Whether you’re launching a new product or optimizing the price of an existing one, the Price Sensitivity Meter (PSM) is a great way to get feedback on price ranges. From its relatively low cost to its ease to administer, this particular method of price research has several advantages over alternatives when you’re faced with the challenge of finding the best price.
The Price Sensitivity Meter uses open-ended survey questions to predict the sensitivity of customers to different price points. A description and/or visual of the product is displayed and four questions are posed about what the responder thinks is too expensive; too cheap; a bargain; or a little high but still worth considering. For products where prospective customers may not have any experience, it can sometimes be prudent to include a scale of prices to ensure respondents have a general idea of the price landscape.
Unlike other methods, the open-ended questions used by the Price Sensitivity Meter allow for more
variation and detailed answers. The results capture the range of prices your sample considers
acceptable and the data you collect can be graphed for easier visualization.
The optimal price is usually considered the point at which the number of respondents who believe the
product is too cheap is equal to the number that say it’s too expensive. That’s not to say that you must
choose that particular price point. You can still remain competitive by choosing a price point within
the competitive range determined on your graph.
The range of competitive prices is determined at the low end by the intersection of the “too cheap” and “expensive” curves and at the high end by the intersection of the “bargain” and “too expensive” curves. From within that range of prices, you should be able to determine a price point that will be effective with your target market. However, keep in mind that the Price Sensitivity Meter is just a tool and you can only know definitively if your pricing is right by testing with real customers.
People tend to consider three main things when they are shopping: price, quality and value. It’s important to recognize the value-perception of your product because your price needs to mirror it to successfully attract customers. Therefore, when users see a higher price, they will automatically look for more value from your product and brand and visa versa.
However, there are some that say the Price Sensitivity Meter is too simple to effectively help with pricing products. They claim the methodology is questionable and open-ended answers by respondents may produce unreliable results with some potential customers saying a lower price than what they are actually willing to pay.
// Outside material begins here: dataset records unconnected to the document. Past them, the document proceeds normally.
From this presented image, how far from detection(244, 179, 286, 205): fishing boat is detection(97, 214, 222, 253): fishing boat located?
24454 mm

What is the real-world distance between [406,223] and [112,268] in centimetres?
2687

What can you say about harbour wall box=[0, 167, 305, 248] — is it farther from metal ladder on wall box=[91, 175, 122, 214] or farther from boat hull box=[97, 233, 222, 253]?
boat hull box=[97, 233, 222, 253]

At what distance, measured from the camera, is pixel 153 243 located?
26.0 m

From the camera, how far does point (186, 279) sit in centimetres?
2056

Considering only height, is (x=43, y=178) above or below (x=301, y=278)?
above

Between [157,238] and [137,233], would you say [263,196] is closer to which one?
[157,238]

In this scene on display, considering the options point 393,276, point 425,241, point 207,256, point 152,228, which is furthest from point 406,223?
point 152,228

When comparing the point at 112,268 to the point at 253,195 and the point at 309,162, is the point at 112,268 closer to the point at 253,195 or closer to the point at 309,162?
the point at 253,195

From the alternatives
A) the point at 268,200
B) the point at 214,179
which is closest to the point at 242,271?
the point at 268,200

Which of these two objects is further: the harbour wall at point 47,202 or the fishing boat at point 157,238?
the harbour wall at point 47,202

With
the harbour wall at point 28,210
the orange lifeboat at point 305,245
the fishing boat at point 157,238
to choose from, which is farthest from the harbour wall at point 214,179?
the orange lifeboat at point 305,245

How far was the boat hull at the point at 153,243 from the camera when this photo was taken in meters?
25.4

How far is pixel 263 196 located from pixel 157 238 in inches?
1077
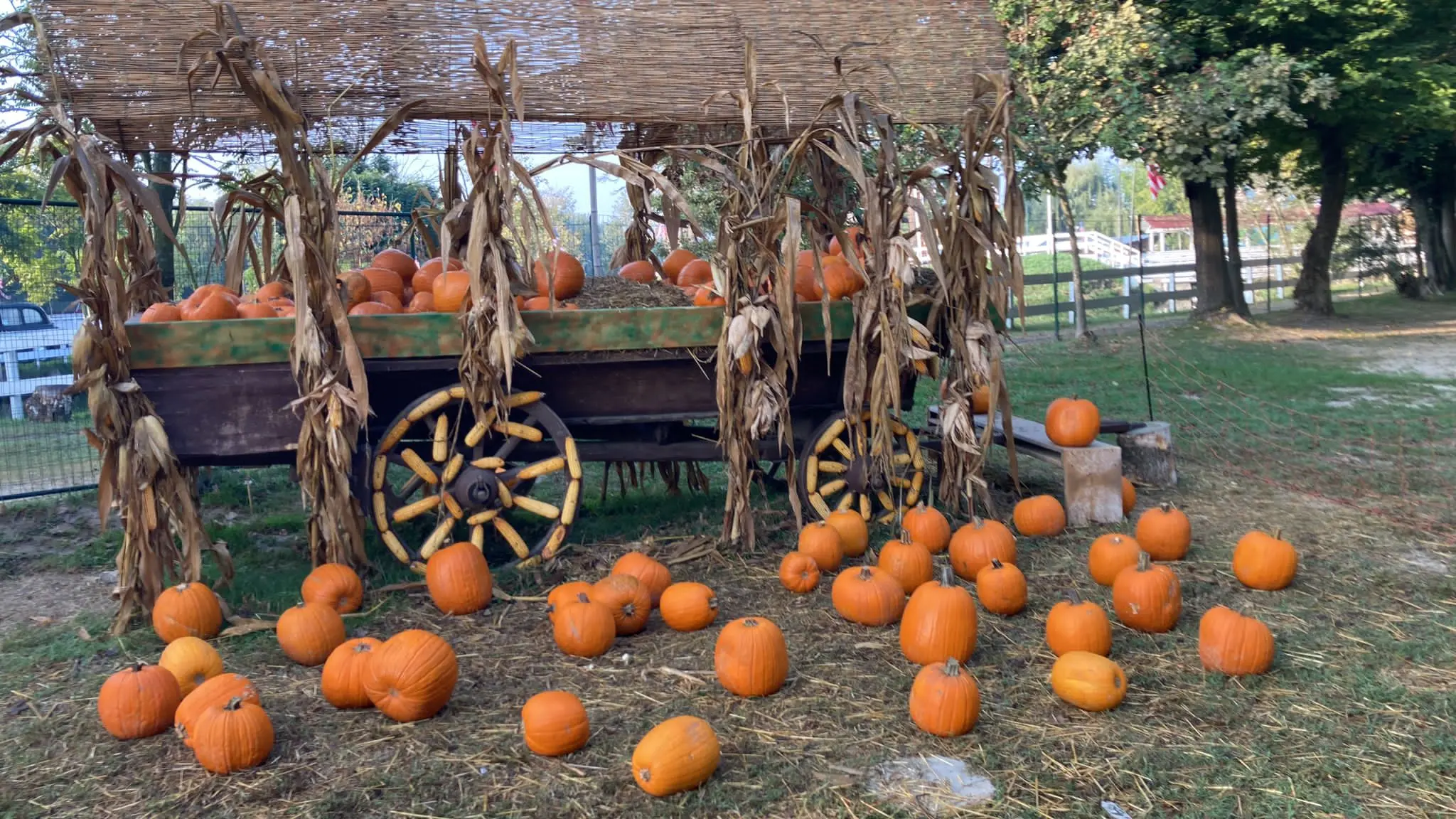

With that said, the Price Sensitivity Meter can be a useful starting point for further analysis and shouldn’t be done in isolation of other research. The real value this technique provides is providing a range of the perceived value of your product without having to guess or rely simply on competitor pricing. Your product and brand are unique and you need a price that matches your perceived value amongst your users. Failing to do that can result in you losing out on significant revenue.